Yes and no. All our classes are coach-led. With every class you participate in you will get personal training value and a quality technical approach for longevity, health, and perfection. Our membership offers don’t include individual personal training but our coaches do offer PT sessions on a pay-per-session or package basis.

What are White Bull CrossFit’s opening hours?

We are open every day from early morning to evening and weekends (late morning until mid-afternoon).

How do I cancel my membership?

That depends which membership you have, if you have the annual contract, you will only be able to cancel it after one year (unless you have an emergency scenario: injury or operation, moving abroad for family or work reasons…). The same process is applied for 3 months and 6 months. For the vouchers and passes, there is no membership. (if you purchase a one-month pass/membership or a voucher, there are no refunds).

Where can I find CrossFit workouts?

Our CrossFit workouts can be found via our app – resawod. You can check the wod of the day when you book your spot in one of our classes. Alternatively, there are many freely accessible CrossFit workouts available online to satisfy your needs and urges whether on holiday or travelling for work and you don’t have access to a CrossFit box or even want to do a CrossFit workout in a traditional gym. The official www.crossfit.com website posts daily workouts for everyone to enjoy.

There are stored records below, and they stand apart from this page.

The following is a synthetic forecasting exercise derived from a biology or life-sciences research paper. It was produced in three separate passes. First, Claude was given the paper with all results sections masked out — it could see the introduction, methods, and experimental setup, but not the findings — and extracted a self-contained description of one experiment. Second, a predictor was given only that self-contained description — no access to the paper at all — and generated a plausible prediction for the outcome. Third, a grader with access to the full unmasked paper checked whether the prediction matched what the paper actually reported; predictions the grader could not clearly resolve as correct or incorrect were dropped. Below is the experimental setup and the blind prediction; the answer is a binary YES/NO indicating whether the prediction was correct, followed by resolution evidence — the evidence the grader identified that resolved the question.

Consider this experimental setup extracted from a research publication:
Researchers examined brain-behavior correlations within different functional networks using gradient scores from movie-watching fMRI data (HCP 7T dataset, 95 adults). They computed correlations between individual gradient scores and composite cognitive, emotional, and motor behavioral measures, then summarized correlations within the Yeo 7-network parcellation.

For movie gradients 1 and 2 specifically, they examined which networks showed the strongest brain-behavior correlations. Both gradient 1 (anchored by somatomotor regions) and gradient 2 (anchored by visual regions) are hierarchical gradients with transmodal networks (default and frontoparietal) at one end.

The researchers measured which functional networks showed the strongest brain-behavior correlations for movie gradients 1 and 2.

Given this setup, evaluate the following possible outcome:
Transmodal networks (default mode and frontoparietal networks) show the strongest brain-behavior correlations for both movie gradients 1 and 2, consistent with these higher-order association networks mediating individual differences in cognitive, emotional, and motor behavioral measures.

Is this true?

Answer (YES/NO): YES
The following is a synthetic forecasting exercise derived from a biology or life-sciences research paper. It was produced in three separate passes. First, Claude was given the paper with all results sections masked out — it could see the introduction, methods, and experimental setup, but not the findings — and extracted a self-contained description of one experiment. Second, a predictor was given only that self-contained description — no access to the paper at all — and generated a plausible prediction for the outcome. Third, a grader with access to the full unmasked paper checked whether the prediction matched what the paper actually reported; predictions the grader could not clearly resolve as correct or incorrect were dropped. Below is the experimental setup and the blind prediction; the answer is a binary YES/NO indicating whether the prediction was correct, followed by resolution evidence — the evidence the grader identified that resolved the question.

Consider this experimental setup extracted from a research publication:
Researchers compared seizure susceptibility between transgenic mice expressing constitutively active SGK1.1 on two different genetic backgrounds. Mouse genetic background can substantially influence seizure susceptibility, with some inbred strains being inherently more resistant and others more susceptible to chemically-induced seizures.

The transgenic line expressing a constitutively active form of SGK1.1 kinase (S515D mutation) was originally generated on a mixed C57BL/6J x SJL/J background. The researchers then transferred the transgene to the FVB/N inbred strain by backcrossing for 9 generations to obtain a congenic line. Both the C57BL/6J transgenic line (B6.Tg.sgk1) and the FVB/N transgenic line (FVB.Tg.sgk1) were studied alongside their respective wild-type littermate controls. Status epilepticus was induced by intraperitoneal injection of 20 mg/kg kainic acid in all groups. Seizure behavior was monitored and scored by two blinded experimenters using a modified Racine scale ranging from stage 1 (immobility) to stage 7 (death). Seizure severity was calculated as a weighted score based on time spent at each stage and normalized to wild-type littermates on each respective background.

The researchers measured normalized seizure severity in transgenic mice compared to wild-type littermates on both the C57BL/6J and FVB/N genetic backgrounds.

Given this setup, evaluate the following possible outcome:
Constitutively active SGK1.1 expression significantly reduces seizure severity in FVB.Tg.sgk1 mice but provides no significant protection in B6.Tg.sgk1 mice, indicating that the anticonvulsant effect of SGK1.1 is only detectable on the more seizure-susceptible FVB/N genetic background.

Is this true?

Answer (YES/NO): NO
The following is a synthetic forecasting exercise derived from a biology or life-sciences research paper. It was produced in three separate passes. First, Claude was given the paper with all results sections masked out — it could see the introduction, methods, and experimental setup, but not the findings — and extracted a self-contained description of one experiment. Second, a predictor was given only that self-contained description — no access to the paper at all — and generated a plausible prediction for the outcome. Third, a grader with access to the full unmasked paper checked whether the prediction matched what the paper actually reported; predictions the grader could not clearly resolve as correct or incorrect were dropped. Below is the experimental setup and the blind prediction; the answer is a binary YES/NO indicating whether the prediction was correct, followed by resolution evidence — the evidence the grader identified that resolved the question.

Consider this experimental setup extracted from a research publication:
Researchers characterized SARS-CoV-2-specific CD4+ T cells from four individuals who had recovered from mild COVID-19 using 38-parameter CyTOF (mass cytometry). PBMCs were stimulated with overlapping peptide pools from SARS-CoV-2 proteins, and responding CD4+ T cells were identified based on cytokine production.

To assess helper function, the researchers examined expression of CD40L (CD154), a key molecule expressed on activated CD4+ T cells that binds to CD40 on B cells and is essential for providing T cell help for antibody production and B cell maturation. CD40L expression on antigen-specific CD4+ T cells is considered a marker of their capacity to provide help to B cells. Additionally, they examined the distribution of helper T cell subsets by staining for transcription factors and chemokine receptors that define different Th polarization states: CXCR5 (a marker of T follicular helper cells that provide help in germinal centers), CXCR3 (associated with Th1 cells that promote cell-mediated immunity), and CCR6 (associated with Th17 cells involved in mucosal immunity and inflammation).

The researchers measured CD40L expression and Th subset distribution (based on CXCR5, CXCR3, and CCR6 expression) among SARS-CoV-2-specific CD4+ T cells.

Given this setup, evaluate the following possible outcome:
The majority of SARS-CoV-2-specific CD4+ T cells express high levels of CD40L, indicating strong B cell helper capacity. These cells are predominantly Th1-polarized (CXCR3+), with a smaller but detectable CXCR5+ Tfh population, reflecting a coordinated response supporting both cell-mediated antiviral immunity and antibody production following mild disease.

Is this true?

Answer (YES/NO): NO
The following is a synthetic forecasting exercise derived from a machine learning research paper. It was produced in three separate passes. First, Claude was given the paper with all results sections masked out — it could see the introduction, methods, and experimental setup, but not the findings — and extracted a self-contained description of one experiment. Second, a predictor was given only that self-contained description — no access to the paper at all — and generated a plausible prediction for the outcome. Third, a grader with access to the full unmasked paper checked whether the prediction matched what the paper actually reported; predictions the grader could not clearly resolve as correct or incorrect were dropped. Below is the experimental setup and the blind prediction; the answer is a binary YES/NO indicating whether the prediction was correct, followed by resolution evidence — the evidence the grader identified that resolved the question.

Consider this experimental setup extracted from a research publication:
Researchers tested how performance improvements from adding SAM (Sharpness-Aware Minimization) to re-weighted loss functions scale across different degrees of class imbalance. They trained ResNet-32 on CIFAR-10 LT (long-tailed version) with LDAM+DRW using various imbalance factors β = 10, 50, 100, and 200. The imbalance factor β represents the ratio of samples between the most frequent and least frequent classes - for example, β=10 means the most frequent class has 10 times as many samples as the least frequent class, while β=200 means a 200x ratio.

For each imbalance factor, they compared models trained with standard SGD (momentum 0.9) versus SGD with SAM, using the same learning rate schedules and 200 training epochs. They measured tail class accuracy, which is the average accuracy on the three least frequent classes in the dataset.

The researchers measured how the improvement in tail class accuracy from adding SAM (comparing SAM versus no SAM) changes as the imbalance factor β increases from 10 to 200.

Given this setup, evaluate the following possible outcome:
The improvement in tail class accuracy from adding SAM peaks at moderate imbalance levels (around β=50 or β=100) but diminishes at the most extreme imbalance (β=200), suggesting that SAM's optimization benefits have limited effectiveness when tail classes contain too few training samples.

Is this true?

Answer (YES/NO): NO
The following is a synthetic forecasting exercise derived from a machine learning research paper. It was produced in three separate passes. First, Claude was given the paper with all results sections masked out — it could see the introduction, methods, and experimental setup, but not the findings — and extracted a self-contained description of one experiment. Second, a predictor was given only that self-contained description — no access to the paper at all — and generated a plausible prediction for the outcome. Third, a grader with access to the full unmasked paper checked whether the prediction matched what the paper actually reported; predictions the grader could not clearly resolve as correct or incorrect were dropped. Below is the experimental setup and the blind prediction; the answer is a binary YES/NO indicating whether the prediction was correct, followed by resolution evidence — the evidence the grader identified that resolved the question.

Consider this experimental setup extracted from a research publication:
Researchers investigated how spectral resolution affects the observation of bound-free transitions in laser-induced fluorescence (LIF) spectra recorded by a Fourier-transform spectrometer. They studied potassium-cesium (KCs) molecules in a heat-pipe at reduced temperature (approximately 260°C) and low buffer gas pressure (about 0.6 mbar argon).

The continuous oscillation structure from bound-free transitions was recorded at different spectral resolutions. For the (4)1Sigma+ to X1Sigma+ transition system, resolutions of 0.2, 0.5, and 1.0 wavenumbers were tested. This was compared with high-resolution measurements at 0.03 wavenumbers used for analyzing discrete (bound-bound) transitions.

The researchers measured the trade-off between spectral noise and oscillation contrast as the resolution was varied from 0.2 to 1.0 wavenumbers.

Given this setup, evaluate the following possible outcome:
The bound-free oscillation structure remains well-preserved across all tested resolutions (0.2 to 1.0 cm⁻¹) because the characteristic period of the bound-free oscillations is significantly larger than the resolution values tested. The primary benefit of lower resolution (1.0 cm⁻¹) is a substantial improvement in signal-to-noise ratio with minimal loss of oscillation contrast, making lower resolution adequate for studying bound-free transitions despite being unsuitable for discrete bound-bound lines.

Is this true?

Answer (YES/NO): YES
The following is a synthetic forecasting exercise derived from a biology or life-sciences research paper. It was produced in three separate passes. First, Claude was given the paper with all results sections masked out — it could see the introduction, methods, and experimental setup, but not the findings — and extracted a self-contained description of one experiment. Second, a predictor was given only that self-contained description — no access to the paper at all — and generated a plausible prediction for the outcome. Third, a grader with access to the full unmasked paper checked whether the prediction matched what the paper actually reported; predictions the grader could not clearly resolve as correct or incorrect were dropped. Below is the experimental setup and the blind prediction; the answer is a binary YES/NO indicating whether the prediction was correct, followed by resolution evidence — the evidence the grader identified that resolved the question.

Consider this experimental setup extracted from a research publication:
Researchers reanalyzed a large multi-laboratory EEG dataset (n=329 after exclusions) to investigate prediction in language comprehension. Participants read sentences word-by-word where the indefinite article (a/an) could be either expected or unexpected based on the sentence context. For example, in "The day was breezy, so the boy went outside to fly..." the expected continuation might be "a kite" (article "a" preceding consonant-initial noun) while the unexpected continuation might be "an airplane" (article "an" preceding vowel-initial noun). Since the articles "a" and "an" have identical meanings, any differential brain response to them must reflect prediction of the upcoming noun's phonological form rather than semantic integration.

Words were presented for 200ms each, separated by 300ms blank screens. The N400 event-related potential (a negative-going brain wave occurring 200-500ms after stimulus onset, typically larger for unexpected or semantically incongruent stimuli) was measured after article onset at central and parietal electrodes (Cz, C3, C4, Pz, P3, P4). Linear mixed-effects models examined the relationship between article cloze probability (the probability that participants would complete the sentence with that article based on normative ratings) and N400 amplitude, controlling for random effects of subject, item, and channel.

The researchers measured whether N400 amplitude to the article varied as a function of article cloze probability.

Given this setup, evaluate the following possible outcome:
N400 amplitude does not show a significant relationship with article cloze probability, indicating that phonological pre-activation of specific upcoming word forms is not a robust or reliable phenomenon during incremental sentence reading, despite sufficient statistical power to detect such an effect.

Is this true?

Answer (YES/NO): NO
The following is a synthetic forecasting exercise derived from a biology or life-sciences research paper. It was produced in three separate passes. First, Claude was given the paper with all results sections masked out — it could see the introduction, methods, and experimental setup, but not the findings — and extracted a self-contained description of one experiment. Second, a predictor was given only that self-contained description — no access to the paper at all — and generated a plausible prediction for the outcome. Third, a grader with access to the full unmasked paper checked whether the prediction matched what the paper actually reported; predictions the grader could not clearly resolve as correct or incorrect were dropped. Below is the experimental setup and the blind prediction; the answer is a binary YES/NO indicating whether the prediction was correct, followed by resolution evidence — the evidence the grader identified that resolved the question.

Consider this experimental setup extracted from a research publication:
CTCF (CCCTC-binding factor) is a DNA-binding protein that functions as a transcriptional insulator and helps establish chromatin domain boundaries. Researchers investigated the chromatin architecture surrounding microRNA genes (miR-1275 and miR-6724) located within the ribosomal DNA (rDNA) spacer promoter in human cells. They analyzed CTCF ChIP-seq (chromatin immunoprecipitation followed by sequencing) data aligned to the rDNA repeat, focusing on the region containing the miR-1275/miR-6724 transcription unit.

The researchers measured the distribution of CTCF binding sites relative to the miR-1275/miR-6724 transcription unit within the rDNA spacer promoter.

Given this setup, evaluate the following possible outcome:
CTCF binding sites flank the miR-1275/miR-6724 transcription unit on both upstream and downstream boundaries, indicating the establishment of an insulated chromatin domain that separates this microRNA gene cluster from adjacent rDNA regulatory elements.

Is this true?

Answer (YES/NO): YES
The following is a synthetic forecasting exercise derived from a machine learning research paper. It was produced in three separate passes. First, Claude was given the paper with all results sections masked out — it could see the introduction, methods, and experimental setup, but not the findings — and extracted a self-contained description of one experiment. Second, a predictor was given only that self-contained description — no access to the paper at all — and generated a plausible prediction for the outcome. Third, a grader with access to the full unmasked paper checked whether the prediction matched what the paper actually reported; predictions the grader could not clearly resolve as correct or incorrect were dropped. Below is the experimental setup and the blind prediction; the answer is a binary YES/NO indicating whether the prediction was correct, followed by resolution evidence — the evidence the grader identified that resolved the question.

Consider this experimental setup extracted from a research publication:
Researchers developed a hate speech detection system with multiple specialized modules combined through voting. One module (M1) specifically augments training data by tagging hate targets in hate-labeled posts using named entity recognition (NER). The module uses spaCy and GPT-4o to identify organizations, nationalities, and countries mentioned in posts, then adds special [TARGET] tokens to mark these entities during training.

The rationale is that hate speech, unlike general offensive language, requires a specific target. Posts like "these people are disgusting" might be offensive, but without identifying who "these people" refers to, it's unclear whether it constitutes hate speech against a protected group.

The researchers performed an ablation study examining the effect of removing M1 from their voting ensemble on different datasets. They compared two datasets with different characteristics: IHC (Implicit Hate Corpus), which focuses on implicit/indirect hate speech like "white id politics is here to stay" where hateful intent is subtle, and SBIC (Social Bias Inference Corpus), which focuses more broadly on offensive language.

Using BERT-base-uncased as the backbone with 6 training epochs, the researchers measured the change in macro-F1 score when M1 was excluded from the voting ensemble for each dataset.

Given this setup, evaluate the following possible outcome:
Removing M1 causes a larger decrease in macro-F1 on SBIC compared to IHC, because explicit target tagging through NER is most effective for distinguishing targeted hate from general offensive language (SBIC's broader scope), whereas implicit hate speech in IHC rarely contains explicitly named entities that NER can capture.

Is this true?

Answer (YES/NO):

How do I sign up for membership?

You can do so directly via our app on resawod once you create your user profile. Alternatively (or if technology is not really your forte) you can contact us on Instagram, messenger or via our website/email. Or go the old-school route and come say hi at our desk, we’ll be happy to help 😉

Does membership include a nutrition plan?

It doesn’t, however as we value our members and aim for a holistic approach we try to help as much as possible with tips, advice, or ideas. If you would then like to go further and are serious about committing to a proper plan our co-owner and very own CrossFit coach Boris is a certified nutritionist and will gladly guide you on your healthy journey.

Can I cancel at any time?

Depending on your membership choice you can cancel (with a month notice) once your contractual obligation is over, i.e. either after 3 months, 6 months or 1 year.